Turning to FIG. 2B, in step 2, API server 200 can initially process the API request by determining which datasets are available for use in generating an analysis of the student. For example, using a session ID defined in the API request, API server 200 could determine which school the student attends and could then query an account dataset 301 (e.g., using a school/organization ID) to determine which datasets educational system 10 maintains for the school (or has access to via another educational system 10a). For example, as part of step 2, API server 200 could determine that the school that the student attends uses educational system 10 to obtain self-reported emotions from its students, to implement a rewards system, to engage with parents, to provide structured assignments, to provide a virtual environment, and to track educator notes such that an emotion dataset, a rewards dataset, a parental engagement dataset, a structured assignments dataset, a virtual interaction dataset, and an educator notes dataset are available for generating an analysis for students of the school.

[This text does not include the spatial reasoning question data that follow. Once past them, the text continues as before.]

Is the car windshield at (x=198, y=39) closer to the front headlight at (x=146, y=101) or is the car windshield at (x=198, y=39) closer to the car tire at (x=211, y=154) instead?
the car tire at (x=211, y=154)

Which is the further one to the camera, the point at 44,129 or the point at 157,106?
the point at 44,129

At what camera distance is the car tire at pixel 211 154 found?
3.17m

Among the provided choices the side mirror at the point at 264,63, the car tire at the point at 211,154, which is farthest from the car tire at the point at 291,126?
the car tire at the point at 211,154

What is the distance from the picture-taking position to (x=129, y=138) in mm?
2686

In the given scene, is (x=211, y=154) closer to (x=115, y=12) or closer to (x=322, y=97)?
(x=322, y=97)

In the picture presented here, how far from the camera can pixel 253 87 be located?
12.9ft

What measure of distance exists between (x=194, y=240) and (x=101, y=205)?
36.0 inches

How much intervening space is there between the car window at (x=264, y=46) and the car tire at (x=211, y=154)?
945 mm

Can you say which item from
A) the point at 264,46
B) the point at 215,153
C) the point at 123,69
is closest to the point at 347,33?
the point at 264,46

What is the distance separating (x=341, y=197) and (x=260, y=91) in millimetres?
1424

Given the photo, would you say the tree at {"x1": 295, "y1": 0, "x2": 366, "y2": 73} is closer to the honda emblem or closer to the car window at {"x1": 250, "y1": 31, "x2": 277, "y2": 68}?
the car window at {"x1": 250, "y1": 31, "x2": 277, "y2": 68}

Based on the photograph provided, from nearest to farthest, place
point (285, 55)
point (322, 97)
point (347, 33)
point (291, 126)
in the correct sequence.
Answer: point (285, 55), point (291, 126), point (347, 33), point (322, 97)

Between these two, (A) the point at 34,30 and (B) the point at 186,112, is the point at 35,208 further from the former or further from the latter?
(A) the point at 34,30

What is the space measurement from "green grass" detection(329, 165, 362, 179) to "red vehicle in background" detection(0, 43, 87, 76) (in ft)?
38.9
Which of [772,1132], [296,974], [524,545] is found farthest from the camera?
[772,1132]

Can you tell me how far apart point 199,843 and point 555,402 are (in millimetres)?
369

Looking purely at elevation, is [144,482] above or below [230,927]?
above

In cases where any of such datasets are available via another educational system 10a, step 2 could entail obtaining an identification of the other educational system 10a and any information necessary for accessing the other educational system 10a (e.g., identifiers for the student and peers in the other educational system 10a).
Turning to FIG. 2C, in step 3a, API server 200 can build one or more dataset queries using the content of the API request and based on the datasets that are available for analyzing the student. For example, using the identifiers for the student and peers and the defined time period, API server 200 could build one or more queries for retrieving data pertaining to the student and the peers from any or all of emotion dataset 302, rewards dataset 303, parental engagement dataset 304, structured assignment dataset 305, virtual interaction dataset 306, and educator notes dataset 307.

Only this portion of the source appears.